9  Lists and data frames

When we have finished this chapter, we should be able to:

Learning objectives
  • Create a list using the list() function.
  • Refer a list item using its name or index number.
  • Create a data frame from equal length vectors using the tibble() function.
  • Refer to a column of a data frame using the $ notation.
  • Convert variables from character to factor variables.

 

9.1 Creating a list

In R, a list enables us to organize diverse objects (e.g., 1-D vectors, matrices, even other lists) under a single data structure. There is no requirement for these objects to be associated or related to each other in any way. Essentially, a list can be considered an advanced data type, allowing us to store practically any kind of information within it.

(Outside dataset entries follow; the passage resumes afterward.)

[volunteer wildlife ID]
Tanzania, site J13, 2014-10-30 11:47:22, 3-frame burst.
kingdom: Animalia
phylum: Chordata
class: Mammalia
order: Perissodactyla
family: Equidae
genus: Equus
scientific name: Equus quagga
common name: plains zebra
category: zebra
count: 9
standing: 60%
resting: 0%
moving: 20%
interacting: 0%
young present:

We construct a list using the list() function. For example:

my_list <- list(1:5, c("apple", "carrot"), c(TRUE, TRUE, FALSE))
my_list
[[1]]
[1] 1 2 3 4 5

[[2]]
[1] "apple"  "carrot"

[[3]]
[1]  TRUE  TRUE FALSE

This list consists of three elements referred to as “list items” or “items”, which are atomic vectors of different types of data (numeric, character, and logical).

We can assign names to the list items:

my_list <- list(
              num = 1:5, 
              fruits = c("apple", "carrot"), 
              TF = c(TRUE, TRUE, FALSE))
my_list
$num
[1] 1 2 3 4 5

$fruits
[1] "apple"  "carrot"

$TF
[1]  TRUE  TRUE FALSE

We can also confirm that the class of the object is list:

class(my_list)
[1] "list"

 

9.2 Subsetting a list

9.2.1 Subset list and preserve output as a list

We can use the extraction operator [ ] to extract one or more list items while preserving the output in list format:

my_list[2]    # extract the second list item (indexing by position)
$fruits
[1] "apple"  "carrot"
class(my_list[2])
[1] "list"
my_list["fruits"]   # same as above but using the item's name
$fruits
[1] "apple"  "carrot"
my_list[c(FALSE, TRUE, FALSE)]    # same as above but using boolean indices (TRUE/FALSE)
$fruits
[1] "apple"  "carrot"

 

9.2.2 Subset list and simplify the output

We can use the [[ ]] to extract one or more list items while simplifying the output:

my_list[[2]]   # extract the second list item and simplify it to a vector
[1] "apple"  "carrot"
class(my_list[[2]])
[1] "character"
my_list[["fruits"]]   # same as above but using the item's name
[1] "apple"  "carrot"

We can also access the content of the list by typing the name of the list followed by a dollar sign $ folowed by the name of the list item:

my_list$fruits  # extract the numbers and simplify to a vector
[1] "apple"  "carrot"

One thing that differentiates the [[ ]] operator from the $ is that the [[ ]] operator can be used with computed indices and names. The $ operator can only be used with names.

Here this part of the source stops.